Then there’s latency. A request times out — but what actually happened? Was the provider slow? Did the request even reach it? Should you retry it or not? Without visibility into upstream behavior, you’re operating blind.

Even semantic caching, which looks almost magical at first, becomes a tuning problem. Similarity thresholds that worked in testing suddenly feel off. Some responses are reused too aggressively, others not at all. Without insight into what the system is actually doing, you’re left adjusting numbers and hoping for the best. This is all similar to how prompts are tuned — but here, the feedback loop is missing.

Finally, the moment that exposes everything: deployment.

You restart the service during traffic, and suddenly there are dropped requests, inconsistent responses, and unpredictable behavior. What worked perfectly in isolation now reveals gaps in lifecycle handling.

The Missing Layer: LLM Systems Have No Traffic Control

What all of this points to is a deeper issue.

LLM applications don’t just need optimization. They need a control layer.
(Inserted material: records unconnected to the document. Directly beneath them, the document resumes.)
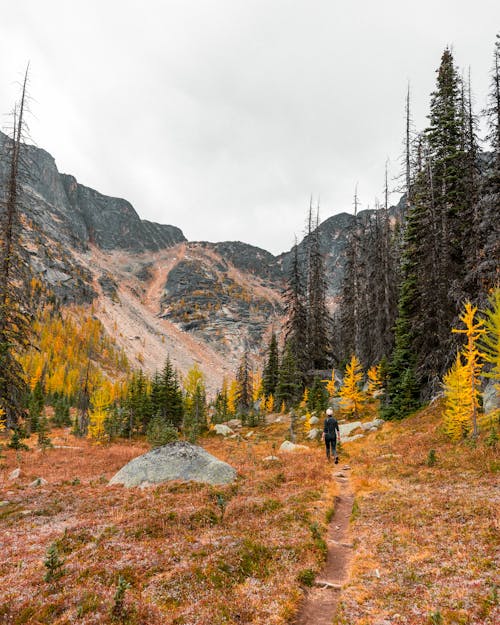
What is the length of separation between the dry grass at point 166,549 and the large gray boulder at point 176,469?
0.88 metres

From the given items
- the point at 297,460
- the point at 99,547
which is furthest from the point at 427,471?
the point at 99,547

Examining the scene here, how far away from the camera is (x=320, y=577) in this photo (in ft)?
23.5

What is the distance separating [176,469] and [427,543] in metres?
11.2

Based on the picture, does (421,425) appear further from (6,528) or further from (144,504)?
(6,528)

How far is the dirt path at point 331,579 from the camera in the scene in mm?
5871

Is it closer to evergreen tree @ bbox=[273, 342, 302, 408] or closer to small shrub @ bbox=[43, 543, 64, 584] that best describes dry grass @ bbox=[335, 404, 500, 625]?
small shrub @ bbox=[43, 543, 64, 584]

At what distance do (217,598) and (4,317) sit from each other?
63.5 feet

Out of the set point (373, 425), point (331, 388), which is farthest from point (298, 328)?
point (373, 425)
In traditional systems, we never send traffic directly to application logic. There is always a layer in front — something that validates, routes, filters, and observes. Tools like Nginx became essential not because they were convenient, but because they made systems predictable.

LLM systems are now facing the same reality.

From Calling Models to Controlling Requests

When you introduce a control layer in front of LLMs, the perspective changes.

The question is no longer just “how do I call the model?” but “should this request reach the model at all?”

Is it valid? Has it already been answered? What happens if it fails?

Cost optimization becomes a side effect of something bigger: managing traffic properly.

From Caching to Control: What Changed in Real Deployments

This is where the AI Cost Firewall evolved.

It started as a caching layer — combining exact matches in Redis with semantic search in Qdrant. That alone reduced a significant portion of redundant requests.

But real deployments made it clear that caching is only the beginning. The system needed to behave predictably under load, during failures, and across deployments. So the focus shifted.

Readiness and liveness became explicit, separating a healthy process from one that is actually ready to handle traffic. Shutdown behavior was redesigned to drain in-flight requests instead of dropping them. Restarts became controlled events rather than risky moments.

Errors were no longer just errors. They were classified: validation issues, upstream timeouts, provider failures, internal faults — each telling a different story about what went wrong.

Upstream behavior stopped being a black box. Latency became measurable, timeouts became visible, and slow responses could finally be distinguished from real failures.

Semantic caching also became observable. Instead of guessing whether it works, you can now see how many candidates are evaluated, how often thresholds pass or fail, and how long lookups take. What used to feel like a heuristic now becomes something you can tune with confidence.

And perhaps most importantly, the system itself became visible while it runs. You can tell whether it is ready, whether it is shutting down, and how it behaves under real traffic — not just in theory.

At this point, semantic caching stops being a black box.

This is what diagnostics visibility looks like in practice:

Screenshot: AI Cost Firewall Diagnostics Dashboard

Instead of guessing thresholds, you now have feedback. Instead of assumptions, you have data.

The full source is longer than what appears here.